═════ Extract

Noctua

From All Skies Encyclopaedia
plate 32 in Urania's Mirror by S. Hall, a set of celestial cards accompanied by A familiar treatise on astronomy ... by Jehoshaphat Aspin. London. Astronomical chart, 1 print on layered paper board : etching, hand-colored.
The little owl at Haifa district in Israel

Noctua, the owl, was an extinct constellation introduced by Alexander Jamieson (1822) "Celestial Atlas Comprising A Systematic Display Of The Heavens In A Series Of Thirty Maps".

Etymology and History

The joint history of the extinct constellations Turdus Solitarius (Solitaire) and Noctua in the tail of Hydra are discussed at length in Chapter 29 of John Barentine's (2015) "The Lost Constellations: A History of Obsolete, Extinct, or Forgotten Star Lore," with the origins of Noctua discussed on p. 454.

══════════
═════ Exercise inputs

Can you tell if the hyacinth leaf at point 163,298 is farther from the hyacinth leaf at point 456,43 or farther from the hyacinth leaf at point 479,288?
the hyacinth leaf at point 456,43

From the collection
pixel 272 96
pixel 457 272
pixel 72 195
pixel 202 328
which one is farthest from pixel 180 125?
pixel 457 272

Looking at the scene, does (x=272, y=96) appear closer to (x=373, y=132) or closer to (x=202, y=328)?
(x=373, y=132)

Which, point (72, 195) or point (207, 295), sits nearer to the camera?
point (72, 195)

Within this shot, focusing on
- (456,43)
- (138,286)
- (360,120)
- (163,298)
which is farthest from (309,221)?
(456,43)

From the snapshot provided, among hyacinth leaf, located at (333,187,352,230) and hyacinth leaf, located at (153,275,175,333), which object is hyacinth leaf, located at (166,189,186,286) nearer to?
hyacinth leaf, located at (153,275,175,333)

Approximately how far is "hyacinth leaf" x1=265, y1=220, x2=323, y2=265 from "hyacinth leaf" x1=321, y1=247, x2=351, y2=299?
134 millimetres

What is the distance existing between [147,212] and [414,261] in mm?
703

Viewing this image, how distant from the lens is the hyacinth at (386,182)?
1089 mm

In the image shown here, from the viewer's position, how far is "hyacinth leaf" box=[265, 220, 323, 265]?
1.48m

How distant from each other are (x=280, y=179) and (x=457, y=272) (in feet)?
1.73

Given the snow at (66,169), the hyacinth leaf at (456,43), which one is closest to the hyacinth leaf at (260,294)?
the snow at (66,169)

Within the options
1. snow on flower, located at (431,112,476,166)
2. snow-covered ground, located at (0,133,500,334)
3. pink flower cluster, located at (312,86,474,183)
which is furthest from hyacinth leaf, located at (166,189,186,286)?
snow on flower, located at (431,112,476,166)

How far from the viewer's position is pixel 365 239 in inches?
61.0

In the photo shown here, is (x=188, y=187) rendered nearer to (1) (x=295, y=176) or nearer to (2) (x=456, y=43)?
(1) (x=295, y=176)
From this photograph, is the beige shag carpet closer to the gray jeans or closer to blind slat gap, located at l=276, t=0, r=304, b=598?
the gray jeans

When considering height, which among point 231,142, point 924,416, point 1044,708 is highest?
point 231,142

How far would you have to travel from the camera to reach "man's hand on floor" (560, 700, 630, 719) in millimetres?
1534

══════════

▸ **Jobs**
(a) According to the Noctua entry, who introduced the constellation, and in what year?
(b) Pick out every line of the records that contains the string "viewer". Case counts.

▸ **The solutions**
(a) Alexander Jamieson introduced it in 1822.

(b)
In the image shown here, from the viewer's position, how far is "hyacinth leaf" box=[265, 220, 323, 265]?
How far from the viewer's position is pixel 365 239 in inches?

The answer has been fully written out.